In quell’articolo Siani ebbe modo di scrivere che l’arresto del boss Valentino Gionta fu reso possibile da una “soffiata” che esponenti del clan Nuvoletta fecero ai carabinieri. Il boss oplontino fu infatti arrestato poco dopo aver lasciato la tenuta del boss Lorenzo Nuvoletta a Marano di Napoli, comune a Nord di Napoli. Secondo quanto successivamente rivelato dai collaboratori di giustizia, l’arresto di Gionta fu il prezzo che i Nuvoletta pagarono al boss Antonio Bardellino per ottenerne un patto di non belligeranza.

La pubblicazione dell’articolo suscitò le ire dei fratelli Nuvoletta che, agli occhi degli altri boss partenopei e di Cosa Nostra (di cui erano gli unici componenti non siciliani), facevano la figura degli “infami”, ossia di coloro che, contrariamente al codice degli uomini d’onore della mafia, intrattenevano rapporti con le forze di polizia. Da quel momento i capo-clan Lorenzo ed Angelo Nuvoletta tennero numerosi summit per decidere in che modo eliminare Siani, nonostante la reticenza di Valentino Gionta, incarcerato. A ferragosto del 1985 la camorra decise di uccidere Siani, che doveva essere assassinato lontano da Torre Annunziata per depistare le indagini. Giancarlo lavorava sempre alacremente alle sue inchieste e stava per pubblicare un libro sui rapporti tra politica e camorra negli appalti per la ricostruzione post-terremoto.

L’omicidio

Il 23 settembre 1985, appena giunto sotto casa sua con la propria Citroën Méhari con capote in tela, Giancarlo Siani venne ucciso. Gli sparò una squadra di almeno due assassini mentre era seduto nell’auto. Fu colpito 10 volte in testa da due pistole Beretta 7.65mm: l’agguato avvenne alle 20.50 circa, sotto la sua abitazione, in via Vincenzo Romaniello, a pochi passi da piazza Leonardo, nel quartiere napoletano dell’Arenella.

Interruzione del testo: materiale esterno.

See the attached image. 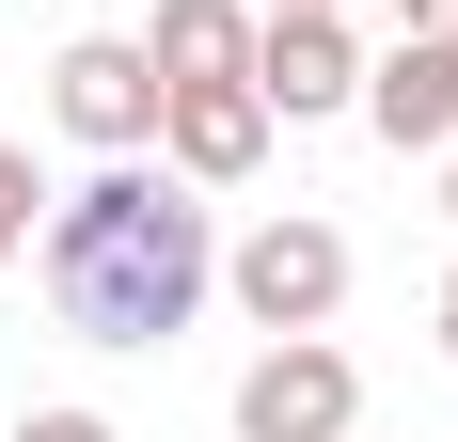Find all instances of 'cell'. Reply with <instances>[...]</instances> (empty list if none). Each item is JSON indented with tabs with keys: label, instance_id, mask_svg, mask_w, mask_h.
<instances>
[{
	"label": "cell",
	"instance_id": "cell-9",
	"mask_svg": "<svg viewBox=\"0 0 458 442\" xmlns=\"http://www.w3.org/2000/svg\"><path fill=\"white\" fill-rule=\"evenodd\" d=\"M32 206H47V174H32V142H0V268L32 253Z\"/></svg>",
	"mask_w": 458,
	"mask_h": 442
},
{
	"label": "cell",
	"instance_id": "cell-1",
	"mask_svg": "<svg viewBox=\"0 0 458 442\" xmlns=\"http://www.w3.org/2000/svg\"><path fill=\"white\" fill-rule=\"evenodd\" d=\"M32 285L80 348H174L206 285H222V237H206V190L174 158H95L80 190H47L32 221Z\"/></svg>",
	"mask_w": 458,
	"mask_h": 442
},
{
	"label": "cell",
	"instance_id": "cell-10",
	"mask_svg": "<svg viewBox=\"0 0 458 442\" xmlns=\"http://www.w3.org/2000/svg\"><path fill=\"white\" fill-rule=\"evenodd\" d=\"M16 442H127L111 411H80V395H47V411H16Z\"/></svg>",
	"mask_w": 458,
	"mask_h": 442
},
{
	"label": "cell",
	"instance_id": "cell-5",
	"mask_svg": "<svg viewBox=\"0 0 458 442\" xmlns=\"http://www.w3.org/2000/svg\"><path fill=\"white\" fill-rule=\"evenodd\" d=\"M253 95H269V127L364 111V32L348 16H253Z\"/></svg>",
	"mask_w": 458,
	"mask_h": 442
},
{
	"label": "cell",
	"instance_id": "cell-2",
	"mask_svg": "<svg viewBox=\"0 0 458 442\" xmlns=\"http://www.w3.org/2000/svg\"><path fill=\"white\" fill-rule=\"evenodd\" d=\"M222 285H237L253 332H332V316H348V237H332L317 206H269V221L222 253Z\"/></svg>",
	"mask_w": 458,
	"mask_h": 442
},
{
	"label": "cell",
	"instance_id": "cell-7",
	"mask_svg": "<svg viewBox=\"0 0 458 442\" xmlns=\"http://www.w3.org/2000/svg\"><path fill=\"white\" fill-rule=\"evenodd\" d=\"M364 127L395 142V158H443V142H458V47H443V32L364 47Z\"/></svg>",
	"mask_w": 458,
	"mask_h": 442
},
{
	"label": "cell",
	"instance_id": "cell-3",
	"mask_svg": "<svg viewBox=\"0 0 458 442\" xmlns=\"http://www.w3.org/2000/svg\"><path fill=\"white\" fill-rule=\"evenodd\" d=\"M47 127L80 142V158H158V64L142 32H80L47 64Z\"/></svg>",
	"mask_w": 458,
	"mask_h": 442
},
{
	"label": "cell",
	"instance_id": "cell-13",
	"mask_svg": "<svg viewBox=\"0 0 458 442\" xmlns=\"http://www.w3.org/2000/svg\"><path fill=\"white\" fill-rule=\"evenodd\" d=\"M443 363H458V268H443Z\"/></svg>",
	"mask_w": 458,
	"mask_h": 442
},
{
	"label": "cell",
	"instance_id": "cell-12",
	"mask_svg": "<svg viewBox=\"0 0 458 442\" xmlns=\"http://www.w3.org/2000/svg\"><path fill=\"white\" fill-rule=\"evenodd\" d=\"M253 16H348V0H253Z\"/></svg>",
	"mask_w": 458,
	"mask_h": 442
},
{
	"label": "cell",
	"instance_id": "cell-14",
	"mask_svg": "<svg viewBox=\"0 0 458 442\" xmlns=\"http://www.w3.org/2000/svg\"><path fill=\"white\" fill-rule=\"evenodd\" d=\"M443 206H458V142H443Z\"/></svg>",
	"mask_w": 458,
	"mask_h": 442
},
{
	"label": "cell",
	"instance_id": "cell-8",
	"mask_svg": "<svg viewBox=\"0 0 458 442\" xmlns=\"http://www.w3.org/2000/svg\"><path fill=\"white\" fill-rule=\"evenodd\" d=\"M142 64L158 80H253V0H158L142 16Z\"/></svg>",
	"mask_w": 458,
	"mask_h": 442
},
{
	"label": "cell",
	"instance_id": "cell-11",
	"mask_svg": "<svg viewBox=\"0 0 458 442\" xmlns=\"http://www.w3.org/2000/svg\"><path fill=\"white\" fill-rule=\"evenodd\" d=\"M395 32H458V0H395Z\"/></svg>",
	"mask_w": 458,
	"mask_h": 442
},
{
	"label": "cell",
	"instance_id": "cell-4",
	"mask_svg": "<svg viewBox=\"0 0 458 442\" xmlns=\"http://www.w3.org/2000/svg\"><path fill=\"white\" fill-rule=\"evenodd\" d=\"M348 427H364V363L332 332H269L237 379V442H348Z\"/></svg>",
	"mask_w": 458,
	"mask_h": 442
},
{
	"label": "cell",
	"instance_id": "cell-15",
	"mask_svg": "<svg viewBox=\"0 0 458 442\" xmlns=\"http://www.w3.org/2000/svg\"><path fill=\"white\" fill-rule=\"evenodd\" d=\"M443 47H458V32H443Z\"/></svg>",
	"mask_w": 458,
	"mask_h": 442
},
{
	"label": "cell",
	"instance_id": "cell-6",
	"mask_svg": "<svg viewBox=\"0 0 458 442\" xmlns=\"http://www.w3.org/2000/svg\"><path fill=\"white\" fill-rule=\"evenodd\" d=\"M158 158H174L190 190H237L269 158V95L253 80H158Z\"/></svg>",
	"mask_w": 458,
	"mask_h": 442
}]
</instances>
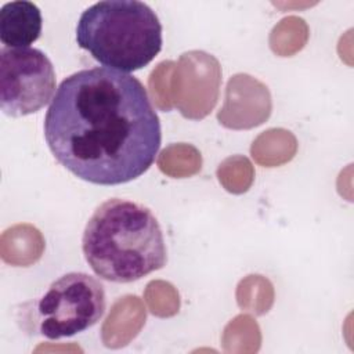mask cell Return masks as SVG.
Returning a JSON list of instances; mask_svg holds the SVG:
<instances>
[{"mask_svg":"<svg viewBox=\"0 0 354 354\" xmlns=\"http://www.w3.org/2000/svg\"><path fill=\"white\" fill-rule=\"evenodd\" d=\"M221 343L227 353H256L261 344L260 328L250 315L239 314L225 325Z\"/></svg>","mask_w":354,"mask_h":354,"instance_id":"obj_15","label":"cell"},{"mask_svg":"<svg viewBox=\"0 0 354 354\" xmlns=\"http://www.w3.org/2000/svg\"><path fill=\"white\" fill-rule=\"evenodd\" d=\"M271 111L268 87L248 73H236L227 82L224 104L217 112V120L227 129L248 130L263 124Z\"/></svg>","mask_w":354,"mask_h":354,"instance_id":"obj_7","label":"cell"},{"mask_svg":"<svg viewBox=\"0 0 354 354\" xmlns=\"http://www.w3.org/2000/svg\"><path fill=\"white\" fill-rule=\"evenodd\" d=\"M217 178L230 194L246 192L254 180V167L243 155H232L224 159L217 167Z\"/></svg>","mask_w":354,"mask_h":354,"instance_id":"obj_16","label":"cell"},{"mask_svg":"<svg viewBox=\"0 0 354 354\" xmlns=\"http://www.w3.org/2000/svg\"><path fill=\"white\" fill-rule=\"evenodd\" d=\"M41 33L39 7L26 0L6 3L0 10V40L6 47H28Z\"/></svg>","mask_w":354,"mask_h":354,"instance_id":"obj_9","label":"cell"},{"mask_svg":"<svg viewBox=\"0 0 354 354\" xmlns=\"http://www.w3.org/2000/svg\"><path fill=\"white\" fill-rule=\"evenodd\" d=\"M145 307L136 295L119 297L111 307L101 328V340L108 348L127 346L145 325Z\"/></svg>","mask_w":354,"mask_h":354,"instance_id":"obj_8","label":"cell"},{"mask_svg":"<svg viewBox=\"0 0 354 354\" xmlns=\"http://www.w3.org/2000/svg\"><path fill=\"white\" fill-rule=\"evenodd\" d=\"M308 35V25L303 18L296 15L285 17L270 33V48L279 57H292L307 44Z\"/></svg>","mask_w":354,"mask_h":354,"instance_id":"obj_13","label":"cell"},{"mask_svg":"<svg viewBox=\"0 0 354 354\" xmlns=\"http://www.w3.org/2000/svg\"><path fill=\"white\" fill-rule=\"evenodd\" d=\"M105 311L102 285L84 272L54 281L37 303L39 333L48 339L69 337L93 326Z\"/></svg>","mask_w":354,"mask_h":354,"instance_id":"obj_4","label":"cell"},{"mask_svg":"<svg viewBox=\"0 0 354 354\" xmlns=\"http://www.w3.org/2000/svg\"><path fill=\"white\" fill-rule=\"evenodd\" d=\"M76 41L109 69L133 72L159 54L162 25L155 11L142 1L105 0L82 12Z\"/></svg>","mask_w":354,"mask_h":354,"instance_id":"obj_3","label":"cell"},{"mask_svg":"<svg viewBox=\"0 0 354 354\" xmlns=\"http://www.w3.org/2000/svg\"><path fill=\"white\" fill-rule=\"evenodd\" d=\"M55 91V72L39 48L0 50V106L8 116L35 113L48 104Z\"/></svg>","mask_w":354,"mask_h":354,"instance_id":"obj_5","label":"cell"},{"mask_svg":"<svg viewBox=\"0 0 354 354\" xmlns=\"http://www.w3.org/2000/svg\"><path fill=\"white\" fill-rule=\"evenodd\" d=\"M174 61H162L159 62L148 77V90L151 98L156 108L160 111H171L173 98H171V75L174 69Z\"/></svg>","mask_w":354,"mask_h":354,"instance_id":"obj_18","label":"cell"},{"mask_svg":"<svg viewBox=\"0 0 354 354\" xmlns=\"http://www.w3.org/2000/svg\"><path fill=\"white\" fill-rule=\"evenodd\" d=\"M144 301L151 314L160 318L173 317L180 310V295L177 289L173 283L162 279H155L147 283Z\"/></svg>","mask_w":354,"mask_h":354,"instance_id":"obj_17","label":"cell"},{"mask_svg":"<svg viewBox=\"0 0 354 354\" xmlns=\"http://www.w3.org/2000/svg\"><path fill=\"white\" fill-rule=\"evenodd\" d=\"M221 84L218 59L202 50L187 51L174 64L171 75L173 105L185 119L201 120L217 104Z\"/></svg>","mask_w":354,"mask_h":354,"instance_id":"obj_6","label":"cell"},{"mask_svg":"<svg viewBox=\"0 0 354 354\" xmlns=\"http://www.w3.org/2000/svg\"><path fill=\"white\" fill-rule=\"evenodd\" d=\"M82 249L100 278L118 283L141 279L167 261L163 234L152 212L119 198L94 210L83 232Z\"/></svg>","mask_w":354,"mask_h":354,"instance_id":"obj_2","label":"cell"},{"mask_svg":"<svg viewBox=\"0 0 354 354\" xmlns=\"http://www.w3.org/2000/svg\"><path fill=\"white\" fill-rule=\"evenodd\" d=\"M238 306L250 314L263 315L274 303V286L263 275L250 274L242 278L236 286Z\"/></svg>","mask_w":354,"mask_h":354,"instance_id":"obj_14","label":"cell"},{"mask_svg":"<svg viewBox=\"0 0 354 354\" xmlns=\"http://www.w3.org/2000/svg\"><path fill=\"white\" fill-rule=\"evenodd\" d=\"M297 152V140L289 130L274 127L260 133L250 145V155L264 167H277L290 162Z\"/></svg>","mask_w":354,"mask_h":354,"instance_id":"obj_11","label":"cell"},{"mask_svg":"<svg viewBox=\"0 0 354 354\" xmlns=\"http://www.w3.org/2000/svg\"><path fill=\"white\" fill-rule=\"evenodd\" d=\"M46 248L44 236L32 224L19 223L4 230L0 238V256L14 267H29L40 260Z\"/></svg>","mask_w":354,"mask_h":354,"instance_id":"obj_10","label":"cell"},{"mask_svg":"<svg viewBox=\"0 0 354 354\" xmlns=\"http://www.w3.org/2000/svg\"><path fill=\"white\" fill-rule=\"evenodd\" d=\"M159 170L173 178H185L196 174L202 167V155L191 144H170L160 151L156 159Z\"/></svg>","mask_w":354,"mask_h":354,"instance_id":"obj_12","label":"cell"},{"mask_svg":"<svg viewBox=\"0 0 354 354\" xmlns=\"http://www.w3.org/2000/svg\"><path fill=\"white\" fill-rule=\"evenodd\" d=\"M54 158L76 177L124 184L149 169L160 145V123L141 82L106 68L64 79L44 118Z\"/></svg>","mask_w":354,"mask_h":354,"instance_id":"obj_1","label":"cell"}]
</instances>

Per catturare i suoi assassini ci son voluti ben 12 anni e tre pentiti e il motivo del suo omicidio, al di là della sua attività d’inchiesta giornalistica sul fronte della commistione tra criminalità organizzata e politica locale, era lo specifico interesse sugli appalti pubblici per la ricostruzione delle aree colpite dal terremoto dell’Irpinia del 1980 nei dintorni del Vesuvio.